Apple has rejected the iOS version of Edmund McMillen's celebrated The Binding of Isaac, according to a tweet from its publisher, Nicalis.
The Binding of Isaac was co-developed by Super Meat Boy creator Edmund McMillen and Florian Himsl. It was first released for PC in November 2011, receiving good reviews at launch and surpassing 2 million units sold within 18 months.
The iOS version has taken a long time to arrive, but Apple has taken a stand against the game's content. In a tweet published yesterday, Nicalis founder Tyrone Rodriguez exclaimed, "C'mon wtf... Apple," alongside a screenshot of the rejection.
Apple's reasoning? "Your app contains content or features that depict violence towards, or abuse of, children, which is not allowed on the App [Store]."
C'mon, wtf... Apple pic.twitter.com/aEygkjqH2b— Tyrone Rodriguez (@tyronerodriguez) February 7, 2016
The Binding of Isaac is loosely based on the biblical story of Isaac. In the game, the player character is a young boy whose fanatically religious mother is convinced she need to kill her son by a voice in her head, which she believes to be the voice of God. Isaac manages to escape into the basement, with the actual game effectively a fight against monsters conjured by his own fear and anxiety.

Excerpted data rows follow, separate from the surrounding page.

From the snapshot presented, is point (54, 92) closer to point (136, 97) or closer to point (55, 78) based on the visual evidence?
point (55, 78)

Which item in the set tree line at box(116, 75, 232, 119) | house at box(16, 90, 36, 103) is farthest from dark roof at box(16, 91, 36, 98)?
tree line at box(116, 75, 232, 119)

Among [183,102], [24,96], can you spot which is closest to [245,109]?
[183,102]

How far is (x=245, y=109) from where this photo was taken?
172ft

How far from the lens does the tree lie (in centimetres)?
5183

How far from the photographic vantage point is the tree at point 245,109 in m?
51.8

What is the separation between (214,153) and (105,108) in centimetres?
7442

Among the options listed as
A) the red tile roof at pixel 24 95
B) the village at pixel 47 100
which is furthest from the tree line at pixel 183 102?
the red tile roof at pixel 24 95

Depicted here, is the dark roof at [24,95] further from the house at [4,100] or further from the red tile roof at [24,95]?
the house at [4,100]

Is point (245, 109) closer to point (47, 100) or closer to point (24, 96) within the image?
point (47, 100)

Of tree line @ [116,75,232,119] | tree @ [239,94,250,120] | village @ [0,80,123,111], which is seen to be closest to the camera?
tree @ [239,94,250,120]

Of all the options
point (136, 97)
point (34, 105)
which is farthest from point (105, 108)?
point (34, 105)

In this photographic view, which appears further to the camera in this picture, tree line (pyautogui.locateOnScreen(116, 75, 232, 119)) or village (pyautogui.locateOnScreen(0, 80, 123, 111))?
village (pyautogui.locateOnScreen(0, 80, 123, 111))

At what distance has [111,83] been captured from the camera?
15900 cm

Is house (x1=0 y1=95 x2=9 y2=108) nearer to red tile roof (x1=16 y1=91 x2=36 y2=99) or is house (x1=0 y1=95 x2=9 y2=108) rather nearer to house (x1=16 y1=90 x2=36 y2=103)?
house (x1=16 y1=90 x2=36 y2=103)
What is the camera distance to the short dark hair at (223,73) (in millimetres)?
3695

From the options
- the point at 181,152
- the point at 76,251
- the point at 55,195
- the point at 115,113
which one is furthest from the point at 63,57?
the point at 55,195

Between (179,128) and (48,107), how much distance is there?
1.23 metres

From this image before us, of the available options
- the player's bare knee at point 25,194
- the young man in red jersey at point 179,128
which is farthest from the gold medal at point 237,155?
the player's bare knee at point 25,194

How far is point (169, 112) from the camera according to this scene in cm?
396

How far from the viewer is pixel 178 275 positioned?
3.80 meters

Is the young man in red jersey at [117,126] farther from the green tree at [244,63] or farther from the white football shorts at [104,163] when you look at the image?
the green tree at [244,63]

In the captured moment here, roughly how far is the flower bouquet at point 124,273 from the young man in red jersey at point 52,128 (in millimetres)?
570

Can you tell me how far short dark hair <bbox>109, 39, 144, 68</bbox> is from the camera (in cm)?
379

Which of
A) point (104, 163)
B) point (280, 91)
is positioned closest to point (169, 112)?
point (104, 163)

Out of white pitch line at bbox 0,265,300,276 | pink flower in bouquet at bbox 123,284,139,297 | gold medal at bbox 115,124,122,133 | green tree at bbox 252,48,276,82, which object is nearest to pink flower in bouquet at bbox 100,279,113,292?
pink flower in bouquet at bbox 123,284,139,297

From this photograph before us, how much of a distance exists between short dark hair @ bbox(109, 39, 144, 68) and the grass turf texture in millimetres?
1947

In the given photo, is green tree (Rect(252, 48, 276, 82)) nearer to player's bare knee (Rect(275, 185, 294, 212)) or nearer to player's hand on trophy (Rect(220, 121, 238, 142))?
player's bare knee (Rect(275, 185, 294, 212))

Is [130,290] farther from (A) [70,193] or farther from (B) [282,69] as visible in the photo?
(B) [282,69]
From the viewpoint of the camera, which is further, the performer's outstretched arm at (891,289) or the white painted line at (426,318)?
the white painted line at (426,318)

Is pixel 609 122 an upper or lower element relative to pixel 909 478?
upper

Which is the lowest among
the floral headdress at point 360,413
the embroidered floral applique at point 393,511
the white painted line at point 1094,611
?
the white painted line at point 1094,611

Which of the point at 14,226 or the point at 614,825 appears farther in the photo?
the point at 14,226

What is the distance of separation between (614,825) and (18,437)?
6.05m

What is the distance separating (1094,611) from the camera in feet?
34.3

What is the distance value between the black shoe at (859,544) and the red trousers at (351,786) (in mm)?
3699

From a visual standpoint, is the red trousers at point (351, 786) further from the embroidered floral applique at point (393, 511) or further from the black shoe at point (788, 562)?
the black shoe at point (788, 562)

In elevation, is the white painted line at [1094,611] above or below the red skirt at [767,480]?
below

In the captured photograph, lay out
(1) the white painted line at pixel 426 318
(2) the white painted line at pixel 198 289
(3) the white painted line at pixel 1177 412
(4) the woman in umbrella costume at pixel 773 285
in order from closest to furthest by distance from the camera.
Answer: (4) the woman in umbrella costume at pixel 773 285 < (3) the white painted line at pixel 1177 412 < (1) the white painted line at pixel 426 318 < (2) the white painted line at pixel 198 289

This is presumably why Apple saw fit to reject the game, though Rodriguez was quick to highlight an example of what he saw as a similar case: Telltale's The Walking Dead, which has been available through the App Store for more than three years.
The Walking Dead on iOS=violence against children pic.twitter.com/GwRAFnZD6r— Tyrone Rodriguez (@tyronerodriguez) February 7, 2016
As with so many examples of Apple rejecting games from the App Store, the problem is not so much the content guideline as its application. In December 2014, Lucas Pope's Papers Please was rejected over depictions of nudity, the ruling completely disregarding the non-sexualised context in which the nudity is shown. The sex education game HappyPlayTime was also rejected on similar grounds.
The App Store's rule about the depiction of violence towards and abuse of children was also invoked in the case of Molleindustria's Phone Story, a game about the dubious practices involved in the manufacturing of smartphones. It showed children put to work in Coltan mines, and the working conditions in factories run by companies like Foxconn.